— GOAL OF THE EXERCISE —
Set down word for word the part of the sermon text below that starts at "So make no mistake, the" and ends at "for the Lord.".
***** TEXT
So make no mistake, the disciples are just as surprised as we are that the Lord seems to favor one group over another. And even after we may think that, the Savior doubles down on discrimination. We're very sensitive about discrimination. I mean, that's what it is. That's what the word means. It's generally considered a bad thing to discriminate. The very word has all sorts of hateful implications, doesn't it? What I do for one, I'll not do for the other is essentially what discrimination means. Jesus is not so sensitive, it seems, to the charge. We're sowing the seeds of truth of concern. Some things are just too holy to cast abroad, too precious to broadcast in a wide stream. And so selectivity of subjects becomes the pattern of teaching for the Lord.
And make no mistake, the disciples are just as surprised of this behavior as you and I are. They're just as surprised. And so the apostle elaborates on this selective method of teaching, and he writes, these things we also speak, not in words which man's wisdom teaches, but which the Holy Spirit teaches, comparing spiritual things with spiritual, for who has known the mind of the Lord that he may instruct him, but we have the mind of Christ.
In another passage, the disciples Ask them, why do you keep the truth from them? The practice of coded speech, if you will, that informs one group and withholds from another. That's unsettling to us, but be of good cheer. It was unsettling to the disciples, too. And so they asked Jesus. It says, the disciples came and said to him, why do you speak to them in parables? They were wondering, why don't you just speak plainly? Why are you hiding your speech in little figures and symbols? And Jesus said to them, because it has been given to you to know the mysteries of the kingdom of heaven, but to them it has not been given, at least not yet. So he doubles down on the practice. In our day, he might've said, you know, I'm sorry, I overlooked. There were some people in the room that aren't part of the group. I should make my speech more available. And today that would probably be the right thing. But at that time, Jesus had a purpose for revealing it to some and not to others.
**********
***** DATASET EXTRACT
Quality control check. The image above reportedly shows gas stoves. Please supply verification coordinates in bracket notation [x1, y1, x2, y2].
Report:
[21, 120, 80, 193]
**********
— FULL SOLUTION —
So make no mistake, the disciples are just as surprised as we are that the Lord seems to favor one group over another. And even after we may think that, the Savior doubles down on discrimination. We're very sensitive about discrimination. I mean, that's what it is. That's what the word means. It's generally considered a bad thing to discriminate. The very word has all sorts of hateful implications, doesn't it? What I do for one, I'll not do for the other is essentially what discrimination means. Jesus is not so sensitive, it seems, to the charge. We're sowing the seeds of truth of concern. Some things are just too holy to cast abroad, too precious to broadcast in a wide stream. And so selectivity of subjects becomes the pattern of teaching for the Lord.